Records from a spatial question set

○ ○ ○ ○

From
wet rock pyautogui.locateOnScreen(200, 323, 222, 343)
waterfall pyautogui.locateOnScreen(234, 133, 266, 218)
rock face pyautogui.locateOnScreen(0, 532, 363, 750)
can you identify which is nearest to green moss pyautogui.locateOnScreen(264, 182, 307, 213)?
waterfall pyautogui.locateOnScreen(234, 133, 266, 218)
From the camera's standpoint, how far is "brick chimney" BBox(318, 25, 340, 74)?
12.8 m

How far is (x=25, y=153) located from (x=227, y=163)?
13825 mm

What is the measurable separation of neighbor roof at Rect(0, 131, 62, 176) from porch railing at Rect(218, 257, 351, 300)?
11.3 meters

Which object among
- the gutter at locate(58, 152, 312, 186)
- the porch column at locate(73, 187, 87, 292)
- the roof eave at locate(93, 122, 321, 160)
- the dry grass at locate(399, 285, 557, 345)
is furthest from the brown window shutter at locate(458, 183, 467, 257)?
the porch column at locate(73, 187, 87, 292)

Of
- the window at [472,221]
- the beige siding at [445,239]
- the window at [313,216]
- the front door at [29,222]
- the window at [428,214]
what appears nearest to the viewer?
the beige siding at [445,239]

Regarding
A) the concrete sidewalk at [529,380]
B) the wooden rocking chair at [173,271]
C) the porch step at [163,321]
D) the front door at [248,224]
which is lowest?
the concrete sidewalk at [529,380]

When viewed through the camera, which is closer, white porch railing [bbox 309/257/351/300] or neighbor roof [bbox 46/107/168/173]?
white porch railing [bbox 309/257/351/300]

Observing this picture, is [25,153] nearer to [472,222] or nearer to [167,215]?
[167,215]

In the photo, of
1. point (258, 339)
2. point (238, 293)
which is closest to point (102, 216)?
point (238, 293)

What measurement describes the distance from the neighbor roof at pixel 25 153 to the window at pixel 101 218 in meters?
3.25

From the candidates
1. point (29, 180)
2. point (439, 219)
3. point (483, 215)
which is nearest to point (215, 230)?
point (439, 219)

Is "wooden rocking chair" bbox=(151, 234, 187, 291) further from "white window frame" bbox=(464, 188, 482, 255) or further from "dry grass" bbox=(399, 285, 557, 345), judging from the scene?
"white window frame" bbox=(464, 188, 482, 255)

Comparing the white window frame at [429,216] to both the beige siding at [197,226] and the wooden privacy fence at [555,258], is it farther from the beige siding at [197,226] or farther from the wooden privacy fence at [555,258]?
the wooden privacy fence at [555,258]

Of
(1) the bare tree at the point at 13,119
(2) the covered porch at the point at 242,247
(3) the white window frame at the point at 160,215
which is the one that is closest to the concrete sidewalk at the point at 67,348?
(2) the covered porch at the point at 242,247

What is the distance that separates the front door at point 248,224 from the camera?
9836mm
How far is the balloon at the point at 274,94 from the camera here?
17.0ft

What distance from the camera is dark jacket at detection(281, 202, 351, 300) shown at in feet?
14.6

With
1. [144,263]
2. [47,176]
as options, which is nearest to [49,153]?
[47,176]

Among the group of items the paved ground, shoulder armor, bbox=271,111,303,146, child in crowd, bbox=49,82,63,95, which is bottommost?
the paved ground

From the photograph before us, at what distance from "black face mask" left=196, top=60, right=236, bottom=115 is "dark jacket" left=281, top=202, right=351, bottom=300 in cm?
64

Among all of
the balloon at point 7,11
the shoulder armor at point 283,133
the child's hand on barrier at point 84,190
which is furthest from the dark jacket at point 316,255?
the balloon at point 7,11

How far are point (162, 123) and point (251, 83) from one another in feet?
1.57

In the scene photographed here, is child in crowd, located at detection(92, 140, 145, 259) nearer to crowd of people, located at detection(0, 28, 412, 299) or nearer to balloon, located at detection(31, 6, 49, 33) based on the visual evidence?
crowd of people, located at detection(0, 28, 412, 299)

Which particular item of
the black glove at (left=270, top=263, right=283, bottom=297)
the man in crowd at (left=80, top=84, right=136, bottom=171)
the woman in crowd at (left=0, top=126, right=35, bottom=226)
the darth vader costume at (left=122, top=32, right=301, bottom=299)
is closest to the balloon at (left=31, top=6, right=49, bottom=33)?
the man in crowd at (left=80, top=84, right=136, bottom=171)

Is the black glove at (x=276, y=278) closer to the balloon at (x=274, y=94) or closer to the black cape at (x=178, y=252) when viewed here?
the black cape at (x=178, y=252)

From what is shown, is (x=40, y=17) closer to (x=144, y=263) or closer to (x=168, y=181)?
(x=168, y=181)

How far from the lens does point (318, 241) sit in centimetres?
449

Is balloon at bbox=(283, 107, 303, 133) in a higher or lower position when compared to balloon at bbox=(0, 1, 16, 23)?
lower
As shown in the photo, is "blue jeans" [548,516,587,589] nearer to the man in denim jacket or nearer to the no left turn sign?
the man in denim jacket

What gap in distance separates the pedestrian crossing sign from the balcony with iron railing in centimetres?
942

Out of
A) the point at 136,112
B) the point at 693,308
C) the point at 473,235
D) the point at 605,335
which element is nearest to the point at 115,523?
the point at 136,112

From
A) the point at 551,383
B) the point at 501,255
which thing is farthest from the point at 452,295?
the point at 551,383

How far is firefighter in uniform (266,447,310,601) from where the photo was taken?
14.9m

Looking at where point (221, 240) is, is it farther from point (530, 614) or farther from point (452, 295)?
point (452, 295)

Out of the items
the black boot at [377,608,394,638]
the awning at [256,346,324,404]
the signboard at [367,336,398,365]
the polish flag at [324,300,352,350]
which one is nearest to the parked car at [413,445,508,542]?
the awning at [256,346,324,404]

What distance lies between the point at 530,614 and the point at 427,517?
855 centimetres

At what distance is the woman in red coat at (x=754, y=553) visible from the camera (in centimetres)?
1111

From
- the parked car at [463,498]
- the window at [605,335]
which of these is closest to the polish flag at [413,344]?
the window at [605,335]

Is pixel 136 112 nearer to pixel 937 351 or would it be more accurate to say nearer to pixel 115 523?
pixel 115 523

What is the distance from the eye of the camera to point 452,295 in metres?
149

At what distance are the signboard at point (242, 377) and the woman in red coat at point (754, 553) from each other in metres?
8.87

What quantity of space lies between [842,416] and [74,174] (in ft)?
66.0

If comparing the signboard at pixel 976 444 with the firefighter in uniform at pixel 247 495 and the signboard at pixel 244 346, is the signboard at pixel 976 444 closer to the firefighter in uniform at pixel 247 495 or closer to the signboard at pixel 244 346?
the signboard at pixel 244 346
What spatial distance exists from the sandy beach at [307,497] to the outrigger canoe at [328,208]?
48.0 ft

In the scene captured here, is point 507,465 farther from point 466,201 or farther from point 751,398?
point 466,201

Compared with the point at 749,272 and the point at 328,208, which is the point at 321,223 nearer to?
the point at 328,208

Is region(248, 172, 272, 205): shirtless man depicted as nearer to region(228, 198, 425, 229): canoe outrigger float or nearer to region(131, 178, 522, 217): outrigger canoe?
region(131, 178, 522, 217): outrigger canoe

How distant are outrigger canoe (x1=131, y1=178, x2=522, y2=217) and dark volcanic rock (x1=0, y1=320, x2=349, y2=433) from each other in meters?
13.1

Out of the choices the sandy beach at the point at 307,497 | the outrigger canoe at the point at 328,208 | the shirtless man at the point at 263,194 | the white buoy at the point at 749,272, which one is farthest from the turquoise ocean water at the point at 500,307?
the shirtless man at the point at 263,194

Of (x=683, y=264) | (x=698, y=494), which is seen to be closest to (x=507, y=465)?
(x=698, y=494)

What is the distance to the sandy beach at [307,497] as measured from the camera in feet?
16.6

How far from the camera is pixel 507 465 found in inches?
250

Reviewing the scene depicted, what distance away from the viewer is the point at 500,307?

○ ○ ○ ○

__REQUIRED TASK__:
Begin at the line containing "How distant are" and reproduce each line through the end of the records above.

__FINISHED EXERCISE__:
How distant are outrigger canoe (x1=131, y1=178, x2=522, y2=217) and dark volcanic rock (x1=0, y1=320, x2=349, y2=433) from each other in meters?
13.1

Out of the choices the sandy beach at the point at 307,497 | the outrigger canoe at the point at 328,208 | the shirtless man at the point at 263,194 | the white buoy at the point at 749,272, which one is farthest from the turquoise ocean water at the point at 500,307?
the shirtless man at the point at 263,194

Of (x=683, y=264) | (x=698, y=494), which is seen to be closest to (x=507, y=465)?
(x=698, y=494)

What is the distance to the sandy beach at [307,497] as measured from the camera in feet?
16.6

How far from the camera is pixel 507 465 found in inches?
250

Reviewing the scene depicted, what distance away from the viewer is the point at 500,307?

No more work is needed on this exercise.